Arrêts de travail : la Cour des Comptes avance des propositions chocs (pour les financeurs privés)

Dans le cadre de son rapport annuel sur l’application des lois de financement de la Sécurité sociale, qu’elle a rendu public hier, la Cour des Comptes est revenue sur l’enjeu de la prise en charge par la Sécurité sociale des arrêts de travail pour raison de maladie.

Ce thème, il est vrai, ne manque pas d’intérêt du point de vue de la rue Cambon, puisque ces dernières années, le montant des arrêts de travail financés par la Sécurité sociale est en augmentation sensible et nettement plus rapide que celui des autres dépenses sociales, étant passé de 7,7 milliards d’euros en 2017 à 12 milliards d’euros en 2022. Alertant depuis plusieurs années déjà sur ce dynamisme, la Cour a donc décidé de passer la vitesse supérieure.

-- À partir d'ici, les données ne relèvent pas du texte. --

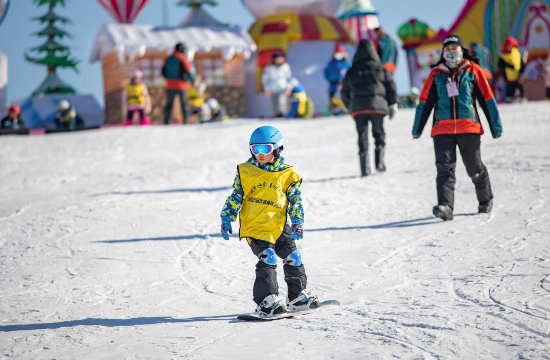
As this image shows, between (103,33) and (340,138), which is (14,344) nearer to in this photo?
(340,138)

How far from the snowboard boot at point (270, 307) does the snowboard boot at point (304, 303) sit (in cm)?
13

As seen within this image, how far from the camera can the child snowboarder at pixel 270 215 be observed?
10.4 ft

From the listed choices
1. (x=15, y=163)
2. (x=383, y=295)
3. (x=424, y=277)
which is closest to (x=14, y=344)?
(x=383, y=295)

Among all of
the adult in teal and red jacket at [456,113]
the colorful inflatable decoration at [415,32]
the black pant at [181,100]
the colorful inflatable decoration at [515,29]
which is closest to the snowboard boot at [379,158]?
the adult in teal and red jacket at [456,113]

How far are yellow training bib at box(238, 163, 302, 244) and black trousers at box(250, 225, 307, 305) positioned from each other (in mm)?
48

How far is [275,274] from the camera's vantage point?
321cm

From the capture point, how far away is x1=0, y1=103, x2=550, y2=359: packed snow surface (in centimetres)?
271

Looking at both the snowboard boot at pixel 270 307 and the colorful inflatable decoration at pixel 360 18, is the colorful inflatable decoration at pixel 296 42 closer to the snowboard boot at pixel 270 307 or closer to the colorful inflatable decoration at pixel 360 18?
the colorful inflatable decoration at pixel 360 18

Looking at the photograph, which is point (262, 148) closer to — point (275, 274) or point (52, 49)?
point (275, 274)

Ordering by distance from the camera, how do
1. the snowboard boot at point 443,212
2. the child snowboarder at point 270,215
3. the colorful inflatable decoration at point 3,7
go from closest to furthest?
the child snowboarder at point 270,215 < the snowboard boot at point 443,212 < the colorful inflatable decoration at point 3,7

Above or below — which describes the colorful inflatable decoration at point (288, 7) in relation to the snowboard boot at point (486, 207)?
above

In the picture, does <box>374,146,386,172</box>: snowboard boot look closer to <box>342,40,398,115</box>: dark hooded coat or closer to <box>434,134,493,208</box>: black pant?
<box>342,40,398,115</box>: dark hooded coat

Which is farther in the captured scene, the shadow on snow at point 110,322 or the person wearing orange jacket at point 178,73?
the person wearing orange jacket at point 178,73

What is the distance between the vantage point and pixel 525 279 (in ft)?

Elle préconise diverses mesures plutôt radicales destinées à freiner la progression des dépenses de la Sécurité sociale liées aux arrêts de travail. En premier lieu, celle de la fin de l’indemnisation des arrêts de moins de huit jours, pour « 470 millions d’euros » d’économies. En outre, afin de bien s’assurer que même dans le cas des arrêts supérieurs à huit jours, la première semaine ne serait pas indemnisée, elle propose de porter le délai de carence de trois à sept jours – mesure censée permettre la réalisation de 950 millions d’euros d’économies. La rue Cambon propose également la création d’un jour de carence d’ordre public, c’est-à-dire d’un jour qui ne serait pas pris en charge par l’employeur, ou la réduction de la durée maximale d’indemnisation, de trois à deux ans. L’heure serait donc aux potions amères.

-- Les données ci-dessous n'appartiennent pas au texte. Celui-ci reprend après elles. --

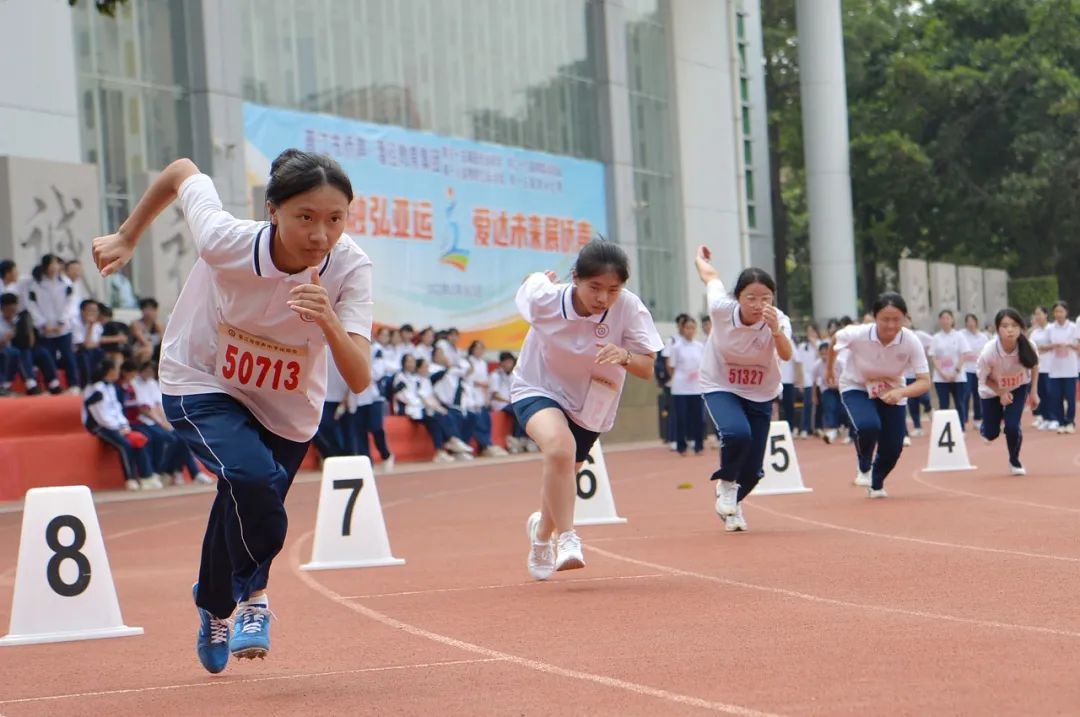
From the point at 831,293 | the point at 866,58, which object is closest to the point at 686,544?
the point at 831,293

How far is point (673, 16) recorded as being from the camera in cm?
4372

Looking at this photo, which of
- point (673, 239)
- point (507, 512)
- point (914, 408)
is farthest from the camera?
point (673, 239)

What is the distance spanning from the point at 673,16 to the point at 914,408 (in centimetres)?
1575

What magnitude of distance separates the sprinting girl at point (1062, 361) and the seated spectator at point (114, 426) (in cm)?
1516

S’il n’est pas certain que le gouvernement et sa majorité retiendront l’ensemble de ces pistes d’action afin d’engager une possible réforme de la prise en charge des arrêts de travail par la Sécurité sociale, il convient néanmoins, la situation budgétaire étant très tendue, de prendre au sérieux l’hypothèse d’un net durcissement des conditions de leur indemnisation. Les pouvoirs publics pourraient fort, une nouvelle fois, en venir dans les prochains mois à faire, sans nul doute, le cas échéant, sans grand ménagement, les poches des financeurs privés des dépenses de protection sociale que sont les ménages, les entreprises et les assureurs.